We were not flying so much as we were flight itself.  We were like the thought of flight.  Miraculously detached, unloosed from the world.

And always, at the end of the ride, the old trustworthy chair scooped us up and brought back to the airless attic, secret room.

“We must not tell anyone about this,” Kyle warned.  She was younger than I but so much wiser.  I wanted to tell the whole world about our discovery. But I agreed not to tell.  But – and I swear this is true – when we got out of that room,
we each forgot about the chair.  We forgot about flying.  We forgot about the thought of flight.  We even forgot about ourselves. 

Some months later, Grandad lost all of his money and the lodge was sold for petty cash.    

The old chair went with the Lodge. 

We did not think about the strangeness of this.  The place where we grew up -- gone.  Not lived in by us anymore, inhabited by someone else. 

Thus did we grow up, and forget what it meant to be transported by magic.

Sixty years passed. 

Kyle and I got older, and then, just plain old, as I'm afraid we are now.  But we still laughed a lot and from doing this, we had laugh lines and lots of wrinkles. 

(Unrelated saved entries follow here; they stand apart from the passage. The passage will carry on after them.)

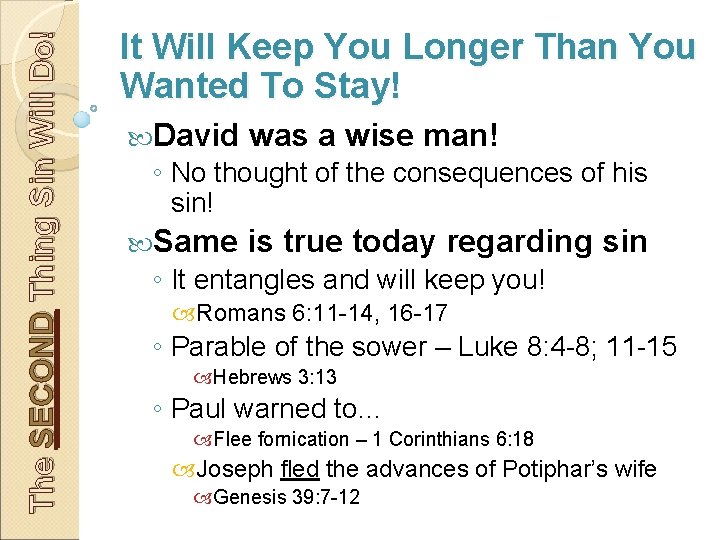 The SECOND Thing Sin Will Do!

It Will Keep You Longer Than You Wanted To Stay!

David was a wise man!

◦ No thought of the consequences of his sin!

Same is true today regarding sin

◦ It entangles and will keep you!

Romans 6:11-14, 16-17

◦ Parable of the sower – Luke 8:4-8; 11-15

Hebrews 3:13

◦ Paul warned to…

Flee fornication – 1 Corinthians 6:18

Joseph fled the advances of Potiphar's wife

Genesis 39:7-12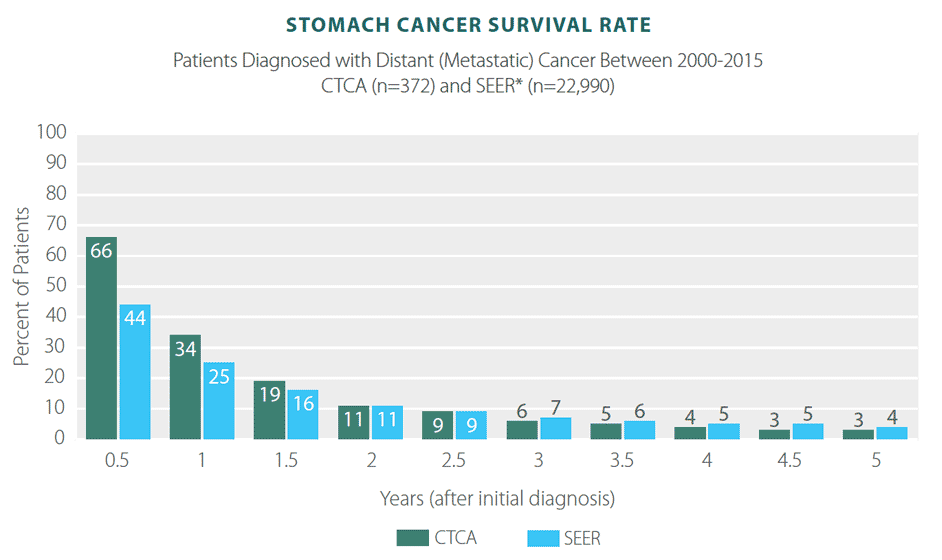 STOMACH CANCER SURVIVAL RATE

Patients Diagnosed with Distant (Metastatic) Cancer Between 2000-2015
CTCA (n=372) and SEER* (n=22,990)

Percent of Patients

100
90
80
70
60
50
40
30
20
10
0

66 44
34 25
19 16
11 11
9 9
6 7
5 6
4 5
3 5
3 4

0.5 1 1.5 2 2.5 3 3.5 4 4.5 5

Years (after initial diagnosis)

CTCA SEER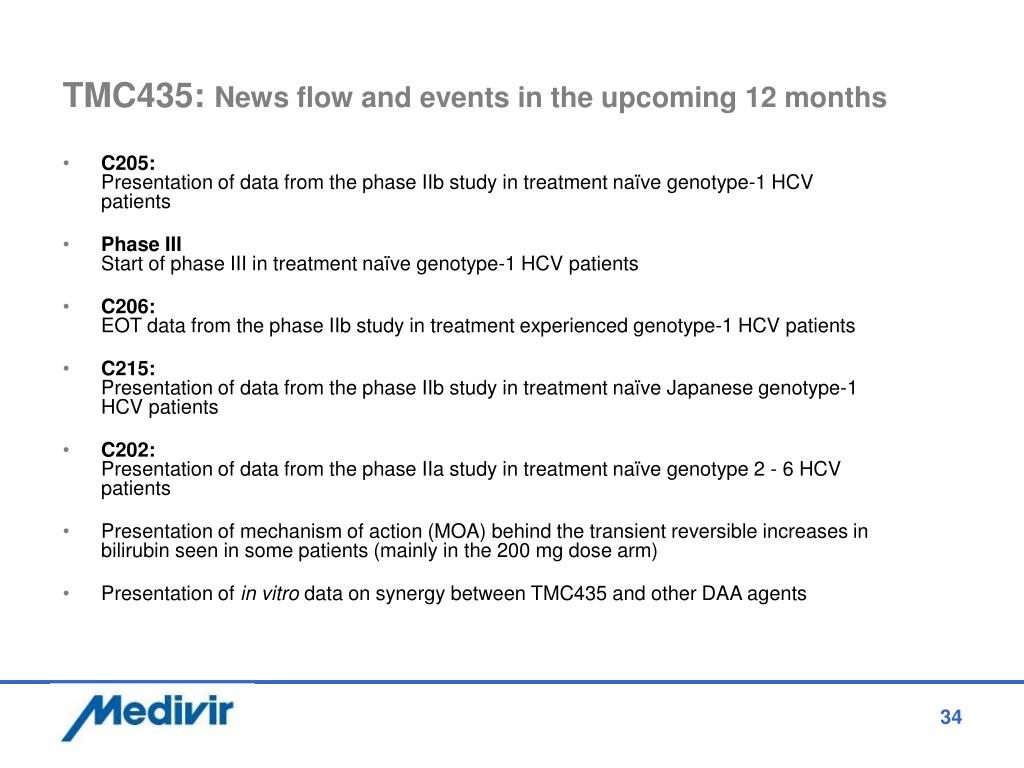 TMC435: News flow and events in the upcoming 12 months

• C205:
Presentation of data from the phase IIb study in treatment naïve genotype-1 HCV patients

• Phase III
Start of phase III in treatment naïve genotype-1 HCV patients

• C206:
EOT data from the phase IIb study in treatment experienced genotype-1 HCV patients

• C215:
Presentation of data from the phase IIb study in treatment naïve Japanese genotype-1 HCV patients

• C202:
Presentation of data from the phase IIa study in treatment naïve genotype 2 - 6 HCV patients

• Presentation of mechanism of action (MOA) behind the transient reversible increases in bilirubin seen in some patients (mainly in the 200 mg dose arm)

• Presentation of in vitro data on synergy between TMC435 and other DAA agents

Medivir

34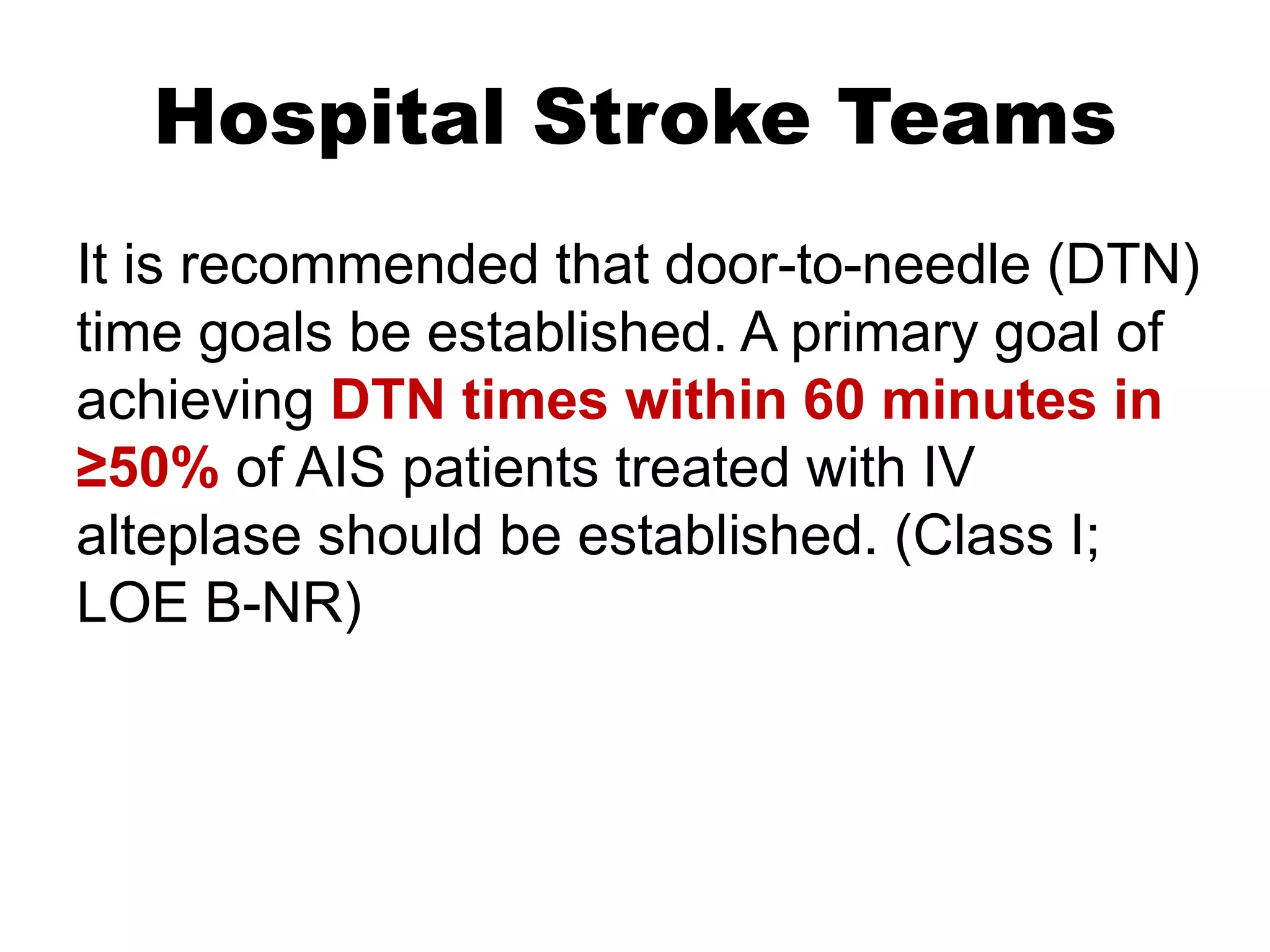 Hospital Stroke Teams

It is recommended that door-to-needle (DTN) time goals be established. A primary goal of achieving DTN times within 60 minutes in ≥50% of AIS patients treated with IV alteplase should be established. (Class I; LOE B-NR)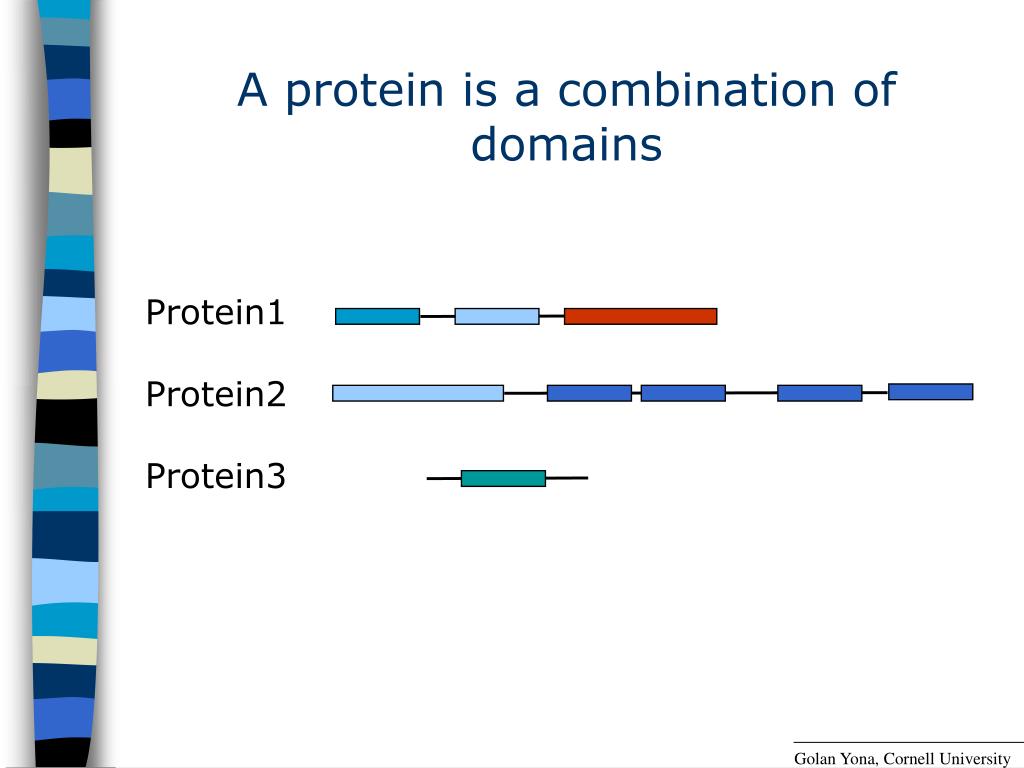 A protein is a combination of domains

Protein1

Protein2

Protein3

Golan Yona, Cornell University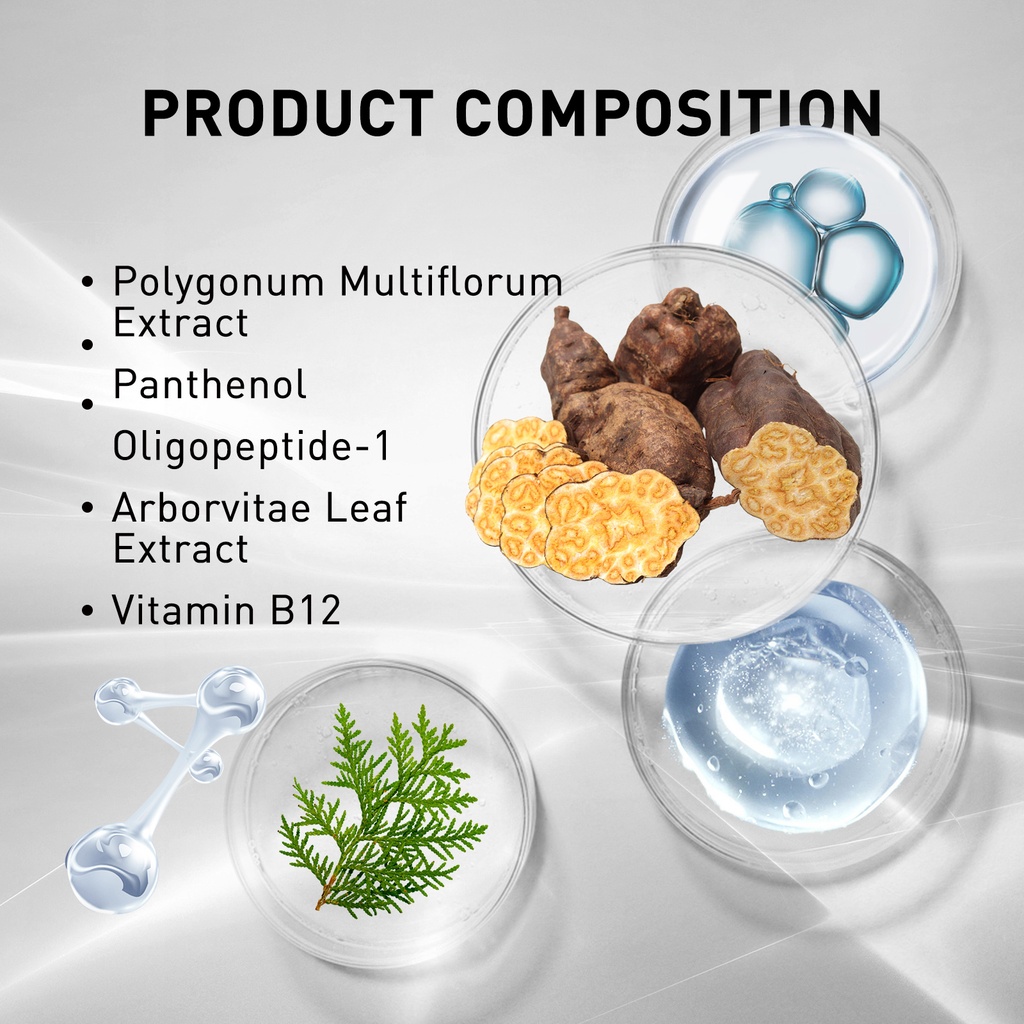 PRODUCT COMPOSITION

• Polygonum Multiflorum Extract
• Panthenol
• Oligopeptide-1
• Arborvitae Leaf Extract
• Vitamin B12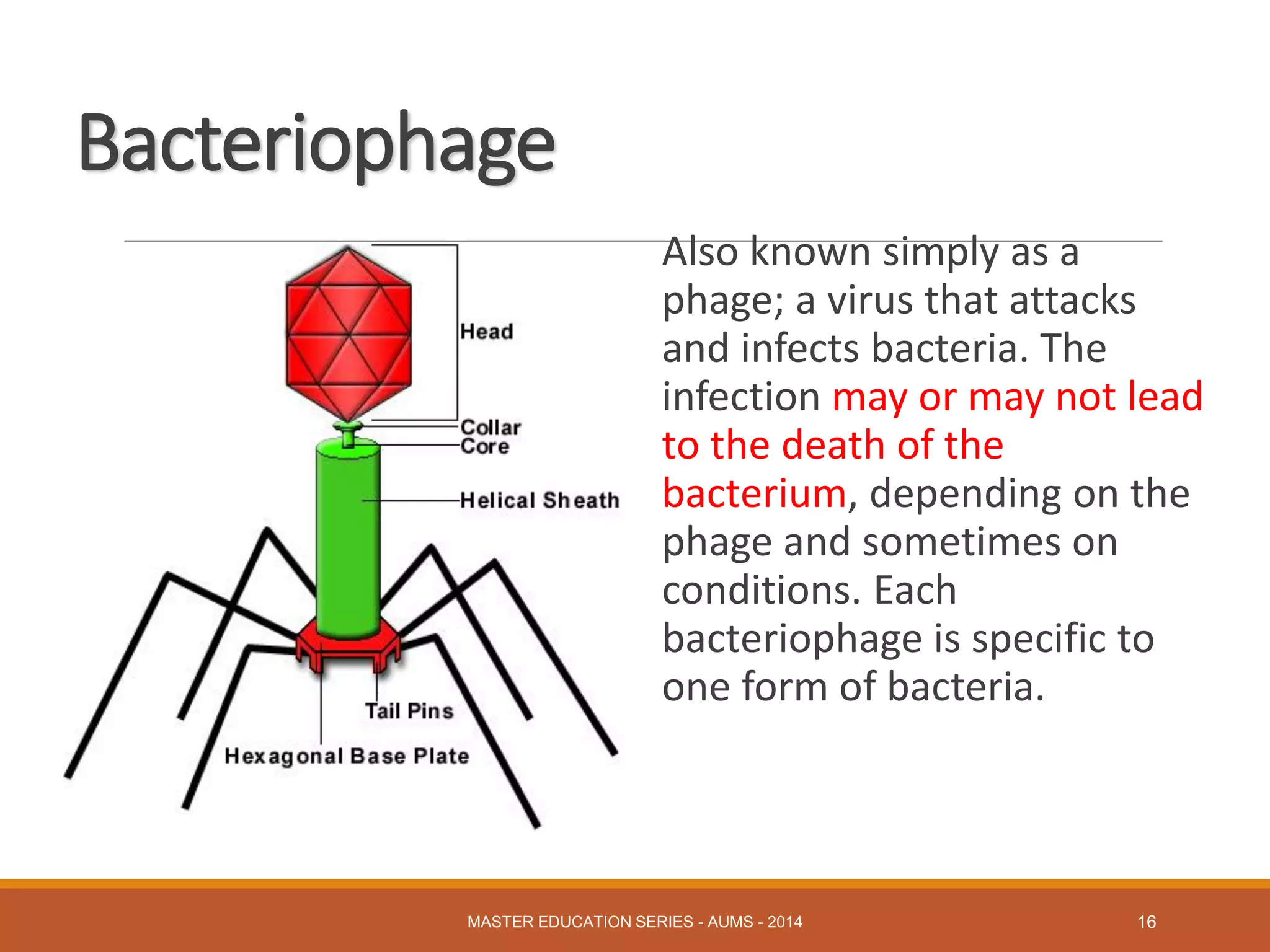 Bacteriophage

Head
Collar
Core
Helical Sheath
Tail Pins
Hexagonal Base Plate

Also known simply as a phage; a virus that attacks and infects bacteria. The infection may or may not lead to the death of the bacterium, depending on the phage and sometimes on conditions. Each bacteriophage is specific to one form of bacteria.

MASTER EDUCATION SERIES - AUMS - 2014

16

Well, as it happened, one day a few months ago, we were sitting on the dock by the lake below the hilltop where the Lodge had been – it burned to the ground in the 1970s -- and a big wind came up out of nowhere. 

Kyle’s beach chair, and mine, didn’t move because we sat hard upon them, waiting for the wind to go away. 

It did, finally, but then, when we weren't expecting it, the wind returned and knocked Kyle and me into the lake.

Kyle laughed.  “Can you still hold your breath like you used to?”

“Sure," I said.

Kyle dived down.

I dived down.  The lake was as clear as the air above it. 

We swam in circles.  Lots of seaweed, beer cans, stones, bluegills, sunnies, bass, pickerel.   
"Let's find the chair!" Kyle said.

After swimming for a while, I felt chilled. “Kyle, I’m getting cold.” 

“Pssh,” she said. “Find the chair!”

I swam around some more, staring into the wondrous clarity of the lake.

Then Kyle cried out,  “There it is!”

The old horsehair chair.  Kyle and I were flying above the ancient, rotten horsehair chair. We touched the twiggy green-painted, woven arms and then the sprung matting of the cushion . . . and . . . it happened all over again. 



We were both seated upon the chair underwater.



Then we flew, raced in and out of spiral coves and caves.  The chair took us to the swamp, scattering turtles and herons, and there was that instantly familiar release that knows no bounds, that unlimited non-human form. . . flying, we flew. . . out of body, we abandoned our bones and entered that unknown, unknowable zone of pure flight, of the thought of flight, and then of nothing, nothing at all. 



When, at last, we dragged the aluminum dock chair onto the dock, I was shivering and shaking, and I started jabbering about flying but Kyle said, “Let’s not tell anyone about this.”  And I haven't -- until now.